KABUL, Afghanistan (AP) — U.S. Defense Secretary Leon Panetta, who has flown to Afghanistan for talks with President Hamid Karzai, says President Barack Obama will decide in the next few weeks how many U.S. troops will remain after the combat mission ends there.
Panetta arrived Wednesday on an unannounced visit to Kabul to consult with top military commanders as well as confer with Karzai.
The visit comes at a difficult juncture in the Western coalition's efforts to shift more security responsibilities to Afghan forces so the combat mission can end in December 2014.
While security has generally improved lately, the Afghan government's ability to effectively govern and to root out corruption is in great doubt. Peace talks with the Taliban are on a back burner.

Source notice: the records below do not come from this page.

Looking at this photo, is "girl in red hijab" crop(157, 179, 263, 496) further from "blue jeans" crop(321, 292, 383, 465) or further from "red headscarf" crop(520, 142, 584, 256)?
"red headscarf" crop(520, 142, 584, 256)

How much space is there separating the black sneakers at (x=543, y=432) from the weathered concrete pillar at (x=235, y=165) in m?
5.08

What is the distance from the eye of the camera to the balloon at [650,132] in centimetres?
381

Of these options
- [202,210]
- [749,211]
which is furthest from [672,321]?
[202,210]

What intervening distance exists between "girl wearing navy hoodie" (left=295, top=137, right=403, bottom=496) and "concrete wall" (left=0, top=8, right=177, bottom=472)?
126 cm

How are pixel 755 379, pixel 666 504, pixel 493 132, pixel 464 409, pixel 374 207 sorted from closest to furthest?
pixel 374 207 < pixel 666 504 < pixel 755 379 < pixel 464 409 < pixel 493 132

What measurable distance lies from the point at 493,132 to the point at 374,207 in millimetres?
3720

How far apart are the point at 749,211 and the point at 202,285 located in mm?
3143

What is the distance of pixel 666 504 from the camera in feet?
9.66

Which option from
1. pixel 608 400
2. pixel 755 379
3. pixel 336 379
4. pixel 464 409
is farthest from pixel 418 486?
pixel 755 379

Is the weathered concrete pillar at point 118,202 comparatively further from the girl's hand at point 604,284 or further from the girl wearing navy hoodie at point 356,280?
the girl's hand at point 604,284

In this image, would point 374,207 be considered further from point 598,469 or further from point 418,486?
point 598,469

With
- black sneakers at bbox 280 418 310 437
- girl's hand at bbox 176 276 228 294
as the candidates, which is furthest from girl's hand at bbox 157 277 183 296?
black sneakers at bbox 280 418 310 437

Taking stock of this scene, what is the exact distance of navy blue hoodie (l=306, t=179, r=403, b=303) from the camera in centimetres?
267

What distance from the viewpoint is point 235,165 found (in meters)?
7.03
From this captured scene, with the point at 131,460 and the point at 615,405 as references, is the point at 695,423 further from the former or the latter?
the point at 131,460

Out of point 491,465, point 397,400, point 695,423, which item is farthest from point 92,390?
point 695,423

Speaking to reporters earlier Wednesday in Kuwait, Panetta did not reveal what options Obama is considering, but officials have said he may settle on a figure between 6,000 and 10,000 troops. There currently are about 66,000 U.S. troops in Afghanistan.
The post-2014 mission is expected to focus on counterterrorism and advising Afghan security forces.
Before flying to Afghanistan, Panetta spoke to about 100 U.S. service members inside an aircraft hangar at a desert base west of Kuwait City. He thanked them for their service and emphasized that the U.S. is winding down its involvement in lengthy wars.